▸ **Source passage**
• • •

Brigham William Tufts
Baltimore Hats, Past and Present

FASHIONS

No. 12

THE high crown hat, vulgarly termed "stove-pipe," may be taken as the general indicator of fashions existing during the period of the present century. Following the "cocked" hat (the counterpart of the French chapeau), which style prevailed at the time of the American Revolution, was the "steeple top," which had a conical crown. This shape for a high hat was soon abandoned and the bell crown substituted, and so acceptable has this particular style proved that, since the opening of this century, it has held supremacy as the fashionable head-covering for man, despite frequent attempts to destroy its popularity by the introduction of other shapes, or the advocating of a change as practical.

High hats were first napped with beaver fur, which material, being expensive, necessarily made costly hats. Otter fur was afterwards used, then muskrat, which greatly lessened their cost.

"Scratch" or "brush" hats (terms used for hats made with a felt body and afterwards combed or scratched until a nap was raised) were manufactured and worn prior to the middle of the century. These were all stiffened high hats, and constituted the dressy article of headwear until the introduction of the silk hat, which for the last fifty years has maintained its ascendency as the leading article of fashion in gentlemen's hats.

About the year 1830 the beaver hat assumed huge proportions of crown, having a very heavy "bell," measuring full seven inches in height and nine inches across the tip; to this crown was added an insignificant brim of only one and a half inches in width. These hats were covered with a beaver nap of such a length that it waved with the wind, and its appearance upon the head of the wearer was as outre and unique as the "shako" on the head of a modern drum-major.

To more forcibly illustrate the proportions of this style of hat, we may say that its actual capacity was nearly a peck.

Besides the high hats of either beaver, brush or silk, caps made of cloth or fur were much used prior to the introduction of the soft felt hat, and continued to be so until an incident occurred which created a sudden revolution in the tastes of the American people regarding their head-dress.

The visit of Louis Kossuth, the eminent Hungarian patriot, to this country in the year 1851, had the effect of producing a wonderful change in the fashion of hats. The one worn by Kossuth was a high unstiffened black felt trimmed with a wide band, and was ornamented with an ostrich feather. The immense popularity of this famous foreigner with all Americans brought about the fashion of a similar hat. Never before or since in this country did the introduction of a new fashion in hats spread with such rapidity as did the "Kossuth." All hat factories in the country were taxed to their utmost capacity to supply the demand, until every American citizen, old and young, was to be seen wearing a soft hat ornamented with an ostrich plume. It was the "Kossuth" that marked the era of the introduction of the soft or slouch hat, and stimulated the sale of that undress article of headwear, which continued in vogue throughout the United States for a number of years. The soft hat appeared in many forms and styles, some of which became universally popular. The "wide-awake," brought out during the election campaign of Abraham Lincoln, in the year 1860, was a noted and successful style. It was a low crown, white felt, with wide black band and binding.

Robert Bonner's original and successful advertising of his newspaper, the New York Ledger, was a sensation of the day, and the "Ledger" was the name given to a soft hat that commanded a great sale. The peculiarity of the "Ledger" was a narrow leather band and leather binding.

• • •

▸ **Task 1**
Reproduce word for word everything in the passage on hat fashions from "High hats were" down to "in gentlemen's hats.".

Scene question records:
• • •

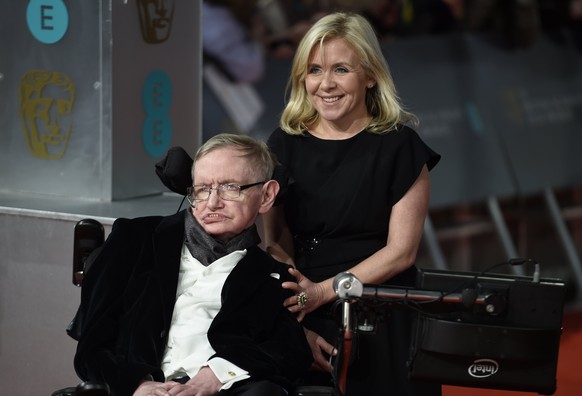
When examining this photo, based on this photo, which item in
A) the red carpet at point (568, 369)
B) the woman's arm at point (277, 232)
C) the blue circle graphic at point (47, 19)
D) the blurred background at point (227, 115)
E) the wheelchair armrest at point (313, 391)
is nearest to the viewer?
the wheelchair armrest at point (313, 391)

• • •

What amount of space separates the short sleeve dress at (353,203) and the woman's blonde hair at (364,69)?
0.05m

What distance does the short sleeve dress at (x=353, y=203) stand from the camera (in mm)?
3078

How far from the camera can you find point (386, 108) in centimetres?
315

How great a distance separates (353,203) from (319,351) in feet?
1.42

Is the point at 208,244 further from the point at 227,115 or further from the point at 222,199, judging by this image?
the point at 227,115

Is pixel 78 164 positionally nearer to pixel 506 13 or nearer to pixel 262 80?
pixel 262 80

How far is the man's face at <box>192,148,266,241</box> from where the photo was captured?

• • •

▸ **Task 2**
Quote the records verbatim, everything from the line containing "What amount of" down to the line containing "How far is the", including both of those lines.

▸ **Right answer 1**
High hats were first napped with beaver fur, which material, being expensive, necessarily made costly hats. Otter fur was afterwards used, then muskrat, which greatly lessened their cost.

"Scratch" or "brush" hats (terms used for hats made with a felt body and afterwards combed or scratched until a nap was raised) were manufactured and worn prior to the middle of the century. These were all stiffened high hats, and constituted the dressy article of headwear until the introduction of the silk hat, which for the last fifty years has maintained its ascendency as the leading article of fashion in gentlemen's hats.

▸ **Right answer 2**
What amount of space separates the short sleeve dress at (353,203) and the woman's blonde hair at (364,69)?
0.05m

What distance does the short sleeve dress at (x=353, y=203) stand from the camera (in mm)?
3078

How far from the camera can you find point (386, 108) in centimetres?
315

How great a distance separates (353,203) from (319,351) in feet?
1.42

Is the point at 208,244 further from the point at 227,115 or further from the point at 222,199, judging by this image?
the point at 227,115

Is pixel 78 164 positionally nearer to pixel 506 13 or nearer to pixel 262 80?
pixel 262 80

How far is the man's face at <box>192,148,266,241</box> from where the photo was captured?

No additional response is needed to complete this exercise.